Leaving out pictures, output exactly the lines below from the one that has "LIMITED EDITION Runway" through the one that has "Hubo penal de", and nothing else.

- **EXTRACTED DATA**:
* * * * * * *
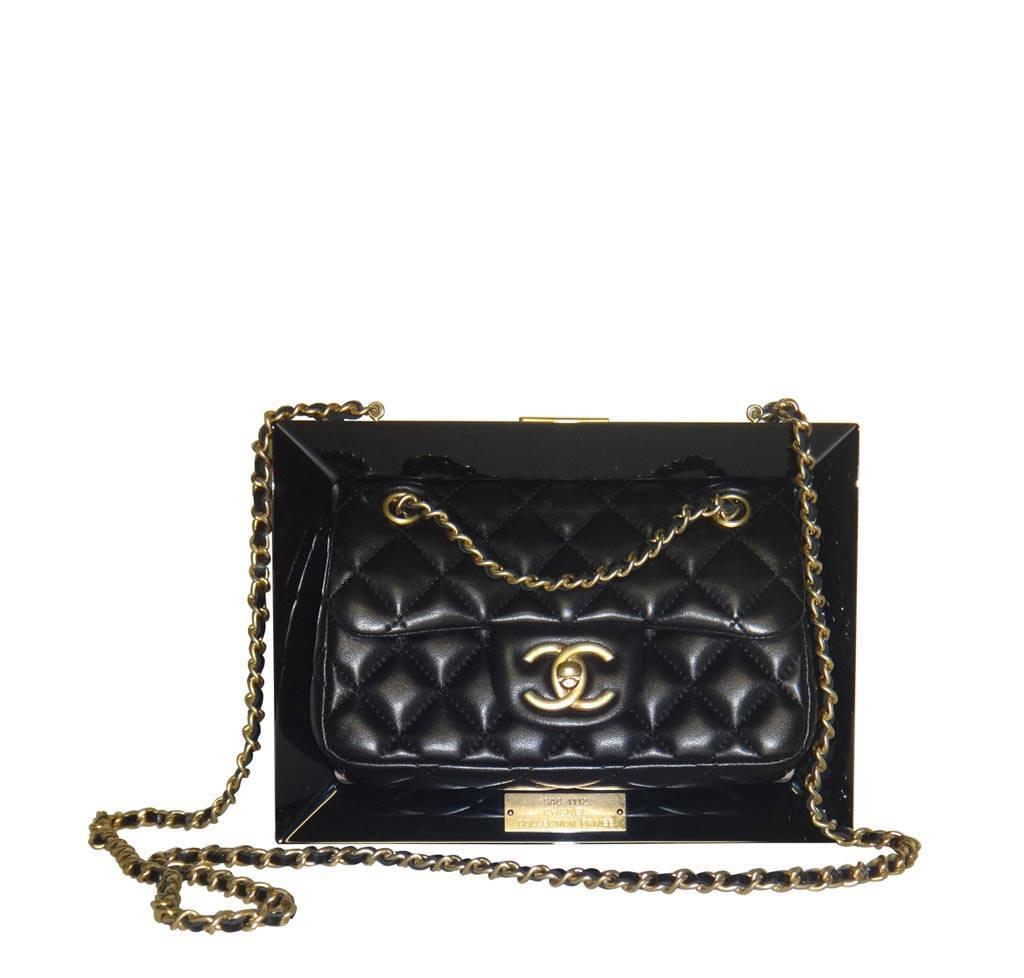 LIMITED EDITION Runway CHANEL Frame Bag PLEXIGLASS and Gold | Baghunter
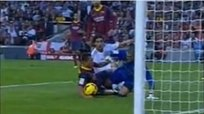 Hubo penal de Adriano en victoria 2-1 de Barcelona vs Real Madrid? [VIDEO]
* * * * * * *
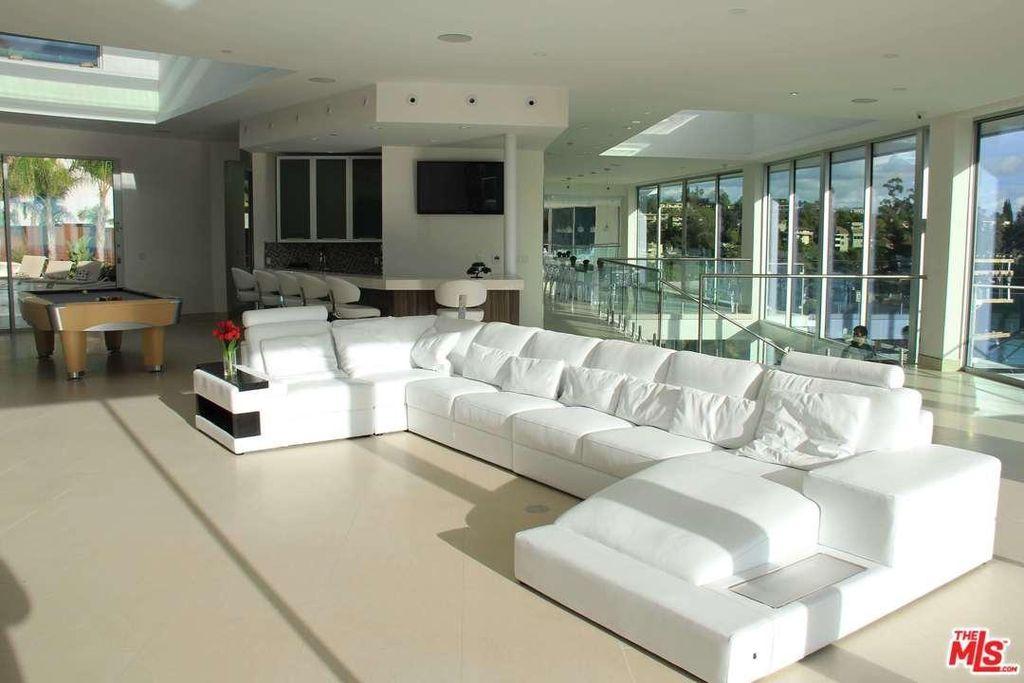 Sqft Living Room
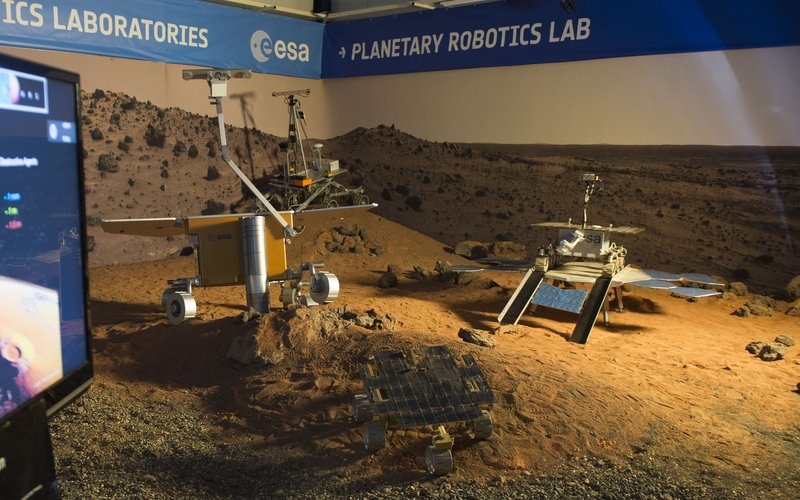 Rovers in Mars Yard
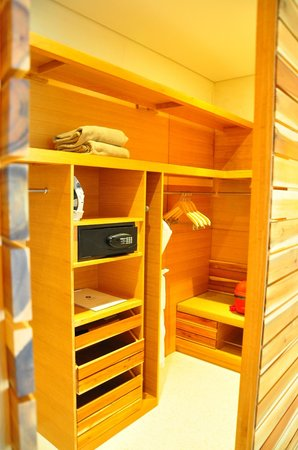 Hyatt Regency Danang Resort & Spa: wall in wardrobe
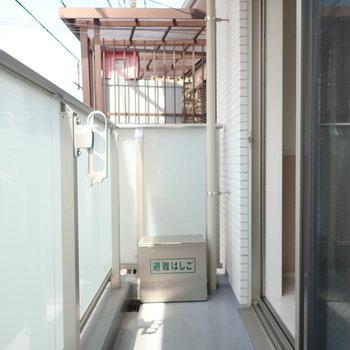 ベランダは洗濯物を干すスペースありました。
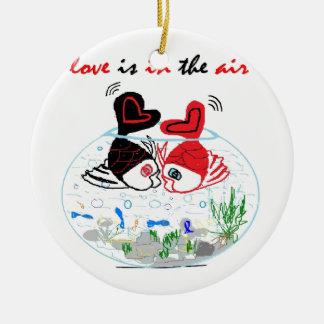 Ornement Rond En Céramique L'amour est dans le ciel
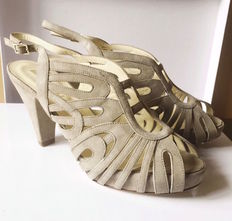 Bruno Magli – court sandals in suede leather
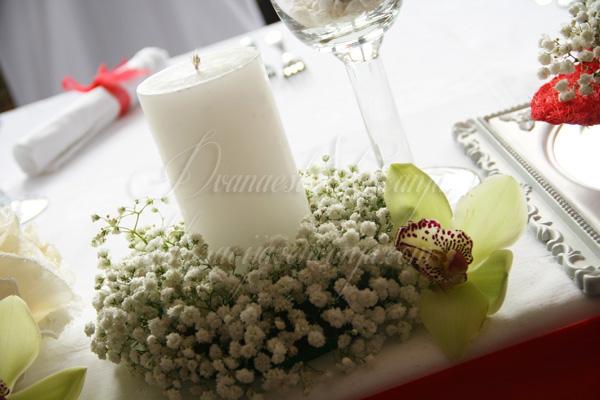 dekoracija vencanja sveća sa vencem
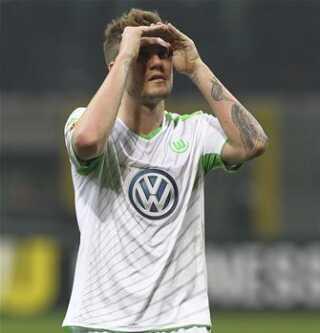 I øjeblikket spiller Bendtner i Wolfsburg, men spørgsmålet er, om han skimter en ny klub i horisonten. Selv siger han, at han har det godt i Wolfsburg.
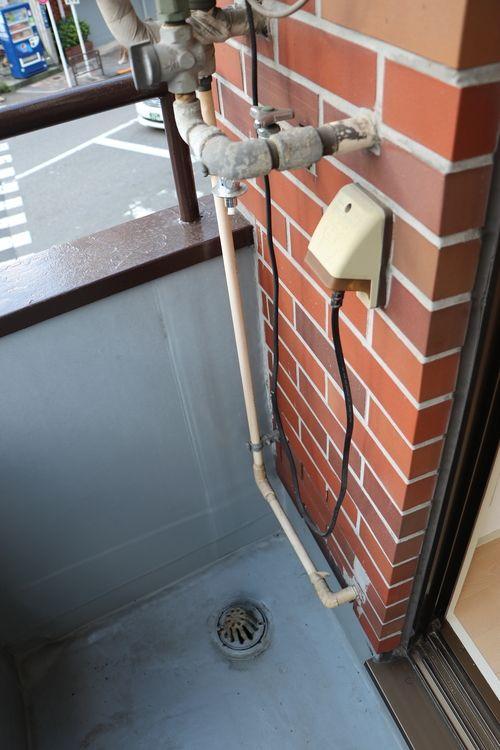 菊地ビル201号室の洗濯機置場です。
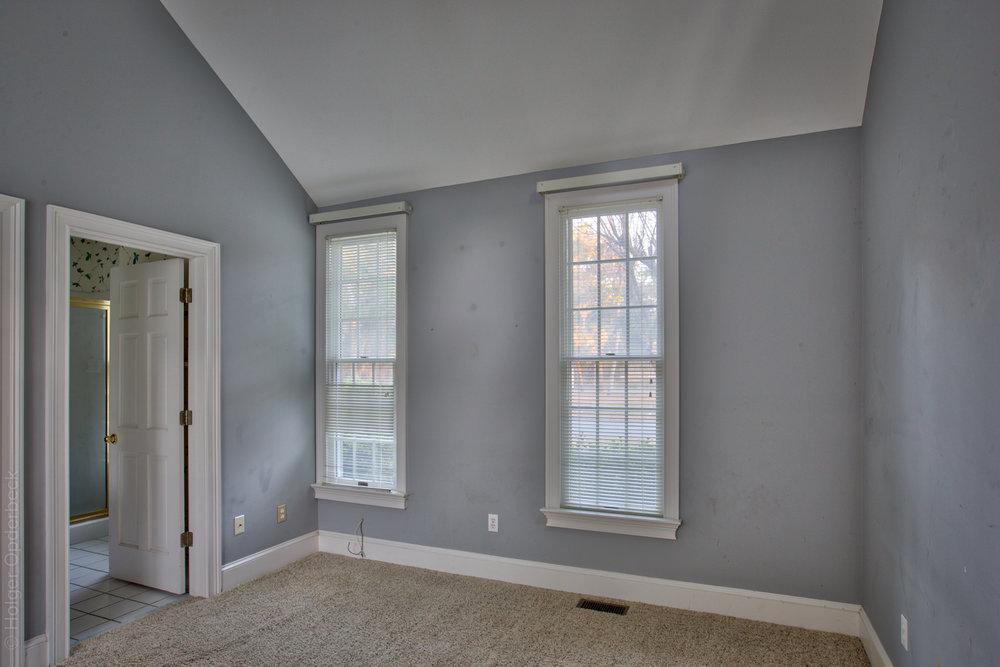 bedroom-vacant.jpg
* * * * * * *
- **TASK OUTPUT**:
 LIMITED EDITION Runway CHANEL Frame Bag PLEXIGLASS and Gold | Baghunter
 Hubo penal de Adriano en victoria 2-1 de Barcelona vs Real Madrid? [VIDEO]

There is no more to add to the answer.